"You are right to speak of it," said Bill Breakstone. "I have been in the West. I have spent years there. I have been in places that no other white man has ever seen, and just when you think this West, beyond the white man's frontier, is most peaceful, then it is most dangerous. Hamlet, Prince of Denmark, was a dreamy kind of fellow, but when the time came he was a holy terror."
Phil was impressed, but in a little while it seemed to him that it could scarcely be so. The threat contained in Black Panther's face was fading fast from his mind, and danger seemed to him very far. His exuberance of spirit was heightened by the easy journey that they now had through a forest without any undergrowth. The wagons rolled easily over short, young grass, and the thick boughs of the trees overhead protected them from the sun.
"Do you know the country, Bill?" asked Middleton.
"I think so," replied Breakstone. "Unless I'm mightily mistaken, and I don't think I am, this forest ends in four or five miles. Then we come right out on the genuine Texas plain, rolling straight; away for hundreds of miles. I think I'll take Phil here and ride forward and see if I'm not right. Come, Phil!"

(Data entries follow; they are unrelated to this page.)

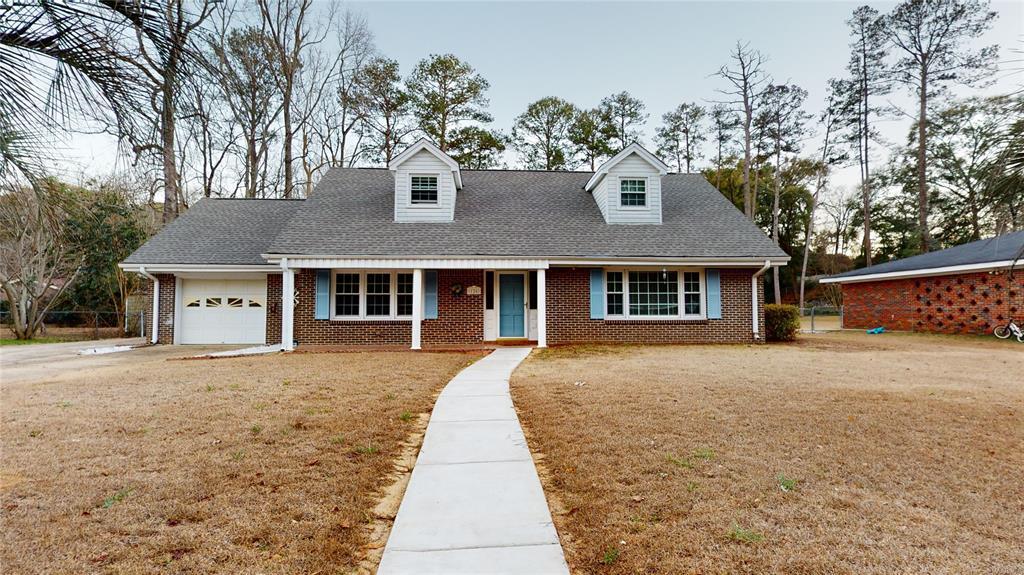 126 Cedar Dr, Prattville, AL 36066 House Rental in Prattville, AL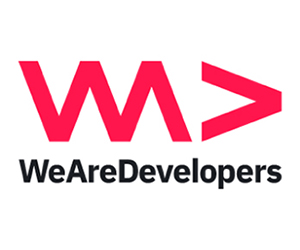 We Are Develpers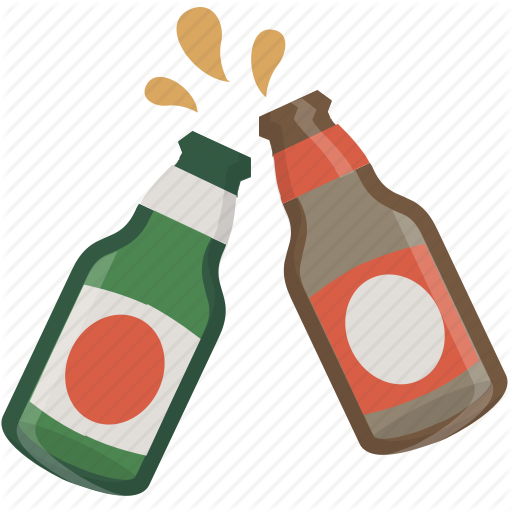 Free Free 311 Baby Bottle And Beer Bottle Svg Free SVG PNG EPS DXF File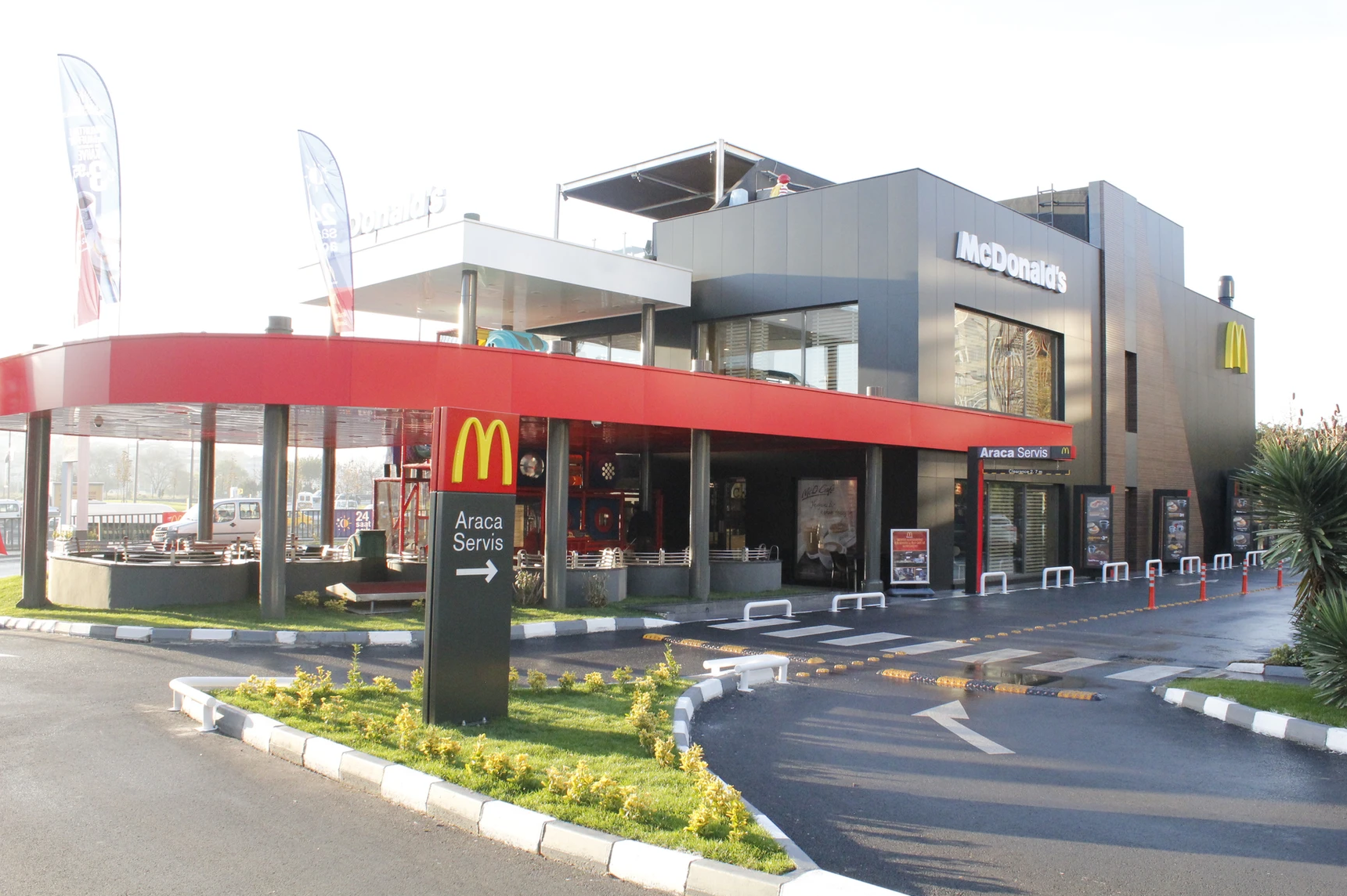 mcd1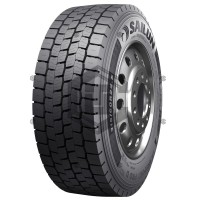 Автошина Sailun TRANSPORT PRO D (ведуча) 315/80 R22.5 156/150L PR18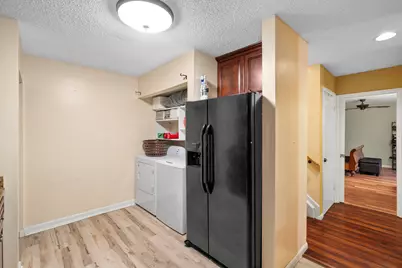 1100 SE Mitchell Avenue, Unit #101, Port Saint Lucie, FL 34952 - Photo 22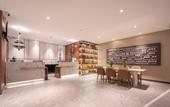 Туры в отель Mingshui Ancient City Lijing Hotel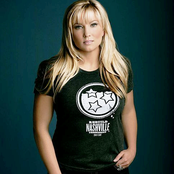 Julie Roberts - List pictures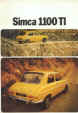 s1100ti.jpg (53565 octets)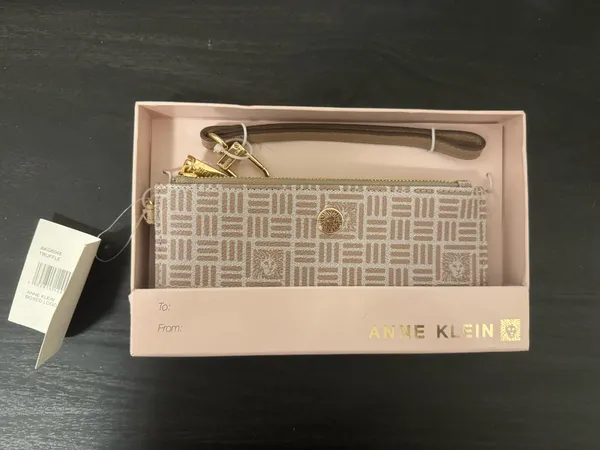 Anne Klein Wallet - Image 2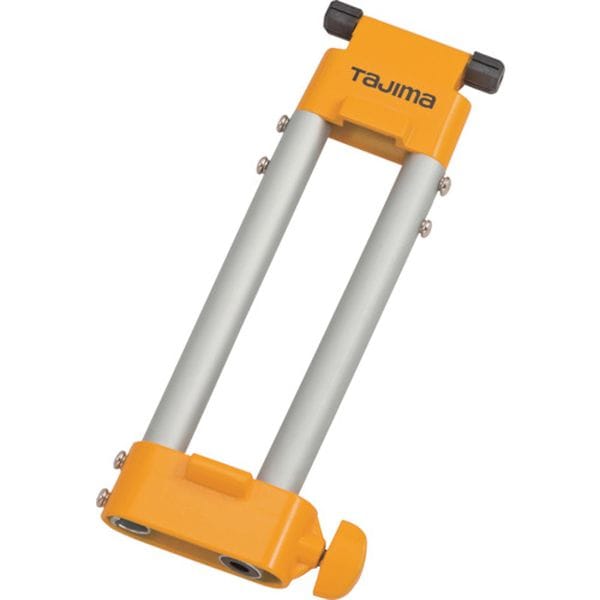 TP049896 (株)TJMデザイン タジマ 三脚部品049896 SFT-100脚管セット(ベルトナシ)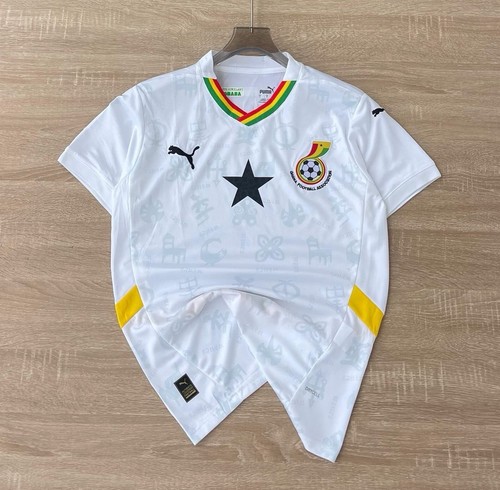 Gh17 ghana wm fußball - gh17, |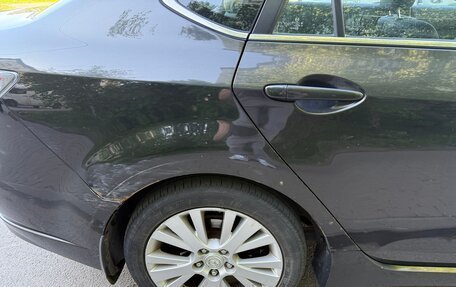 Mazda 6, 2008 год, 720 000 рублей, 6 фотография
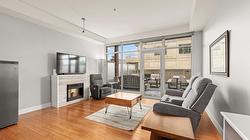 214-1289 Ellis Street Kelowna, BC V1Y 1Z6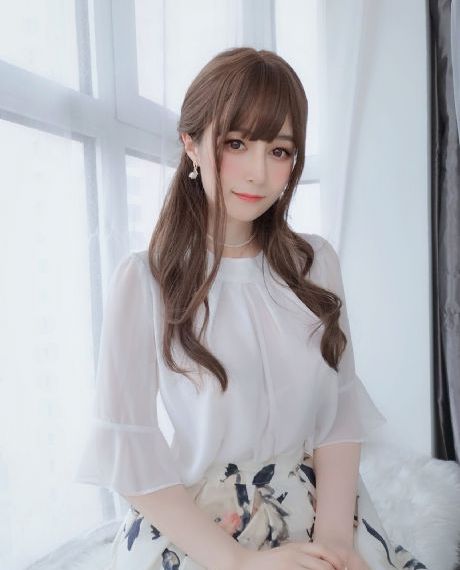灵异妙探3：吉斯的生活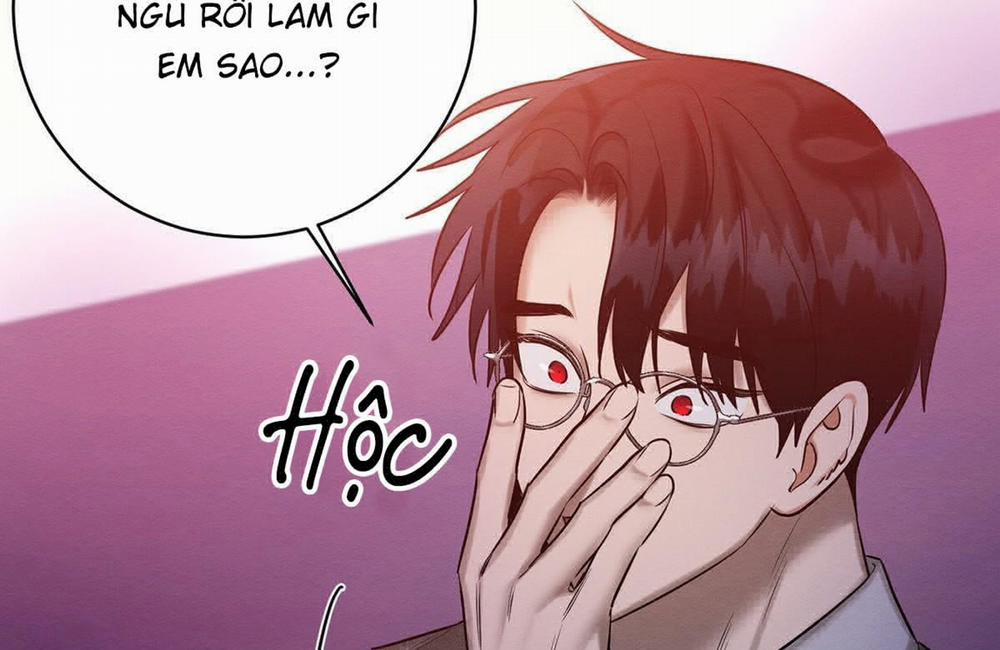 Sự Tình Của Kẻ Ác Nhân 29 trang 177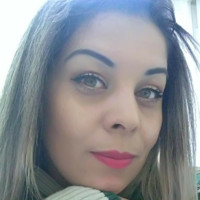 Juliana Batista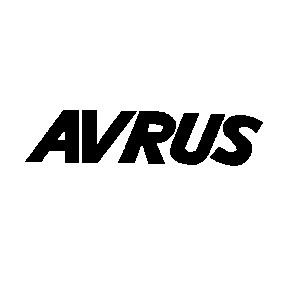 avrus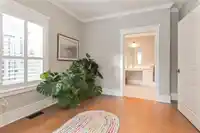 21107 43A AVENUE - thumbnail 15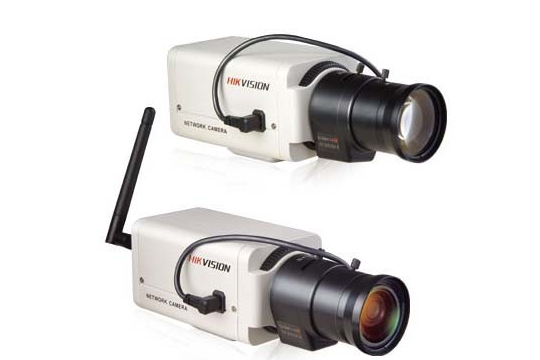 海康威視DS-2CD892PF-SN 海康威視DS-2CD892PF-SN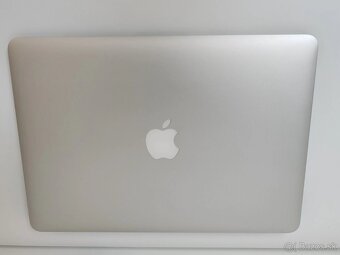 Apple MacBook Air - 4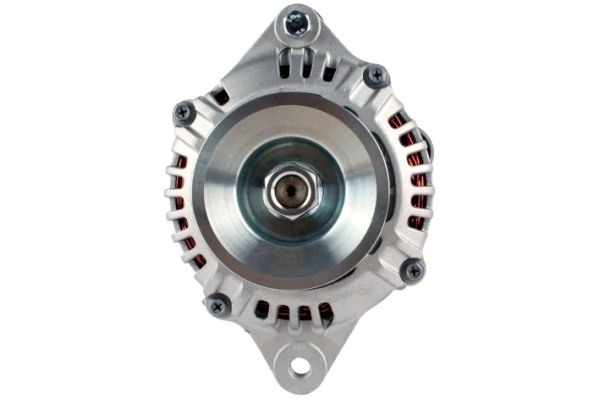 Alternator 8EL 012 426-411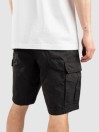 Element Legion Cargo Shorts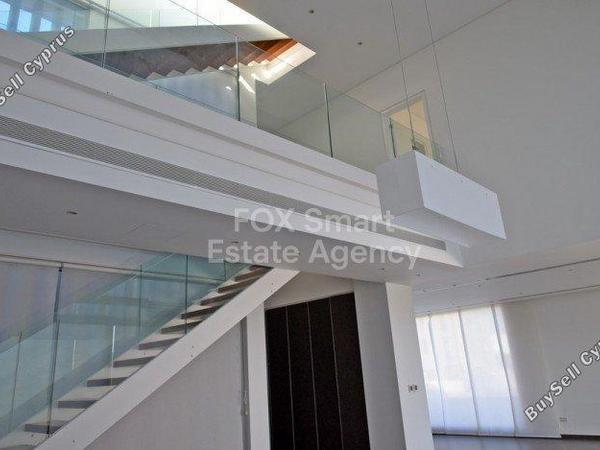 4 bedroom detached house for sale makedonitissa nicosia 1153026 image 5165672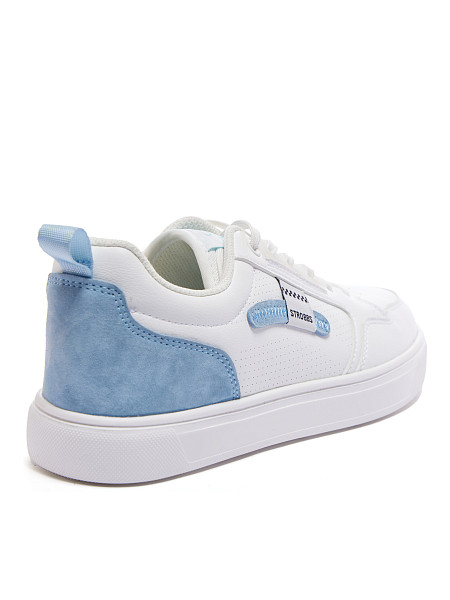 Кроссовки Strobbs 7317-6 Кроссовки Strobbs 7317-6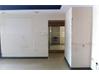 Office Space for Rent in Abids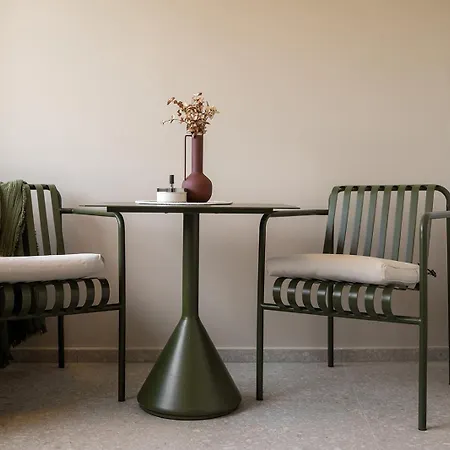 Bed and Breakfast Fancita Vrsar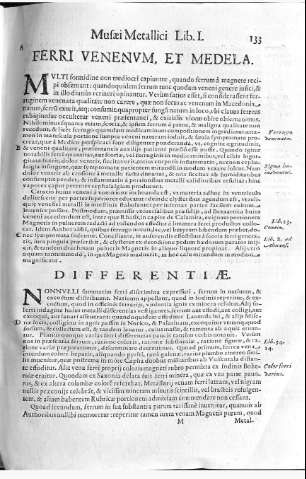 81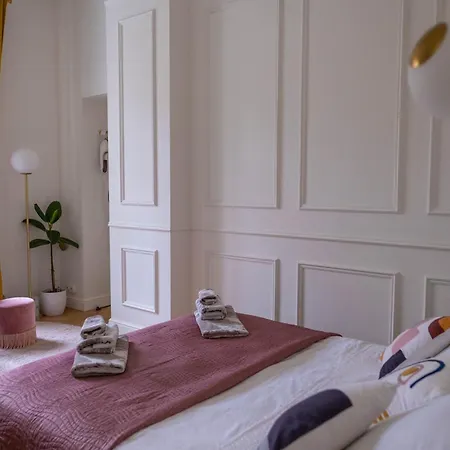 Atelier Gornoslaska *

The two galloped away straight toward the West, and, as the forest offered no difficulties, they were not compelled to check their speed. But in less than an hour Breakstone, who was in advance, pulled his horse back sharply, and Phil did the same.
"Look, Phil!" exclaimed Breakstone, making a wide sweep with his hands, while face and eyes were glowing, "See, it is Texas!"
Phil looked. None could have been more eager than he was. The hill seemed to drop down before them sheer, like a cliff, but beyond lay a great gray-green waving sea, an expanse of earth that passed under the horizon, and that seemed to have no limit. It was treeless, and the young grass had touched the gray of winter with fresh green.
"The great plains!" exclaimed Phil. He felt an intense thrill. He had at last reached the edge of this vast region of mystery, and to-morrow they would enter it.
"Yes, the great plains," said Bill Breakstone. "And down here, I think, is where our wagons will have to pass." He turned to the left and followed a gentle slope that led to the edge of the plains. Thus, by an easy descent, they left the forest, but when they turned back Phil's eye was caught by a glittering object:
"Look, Bill!" he exclaimed. "See the arrow! What does it mean?"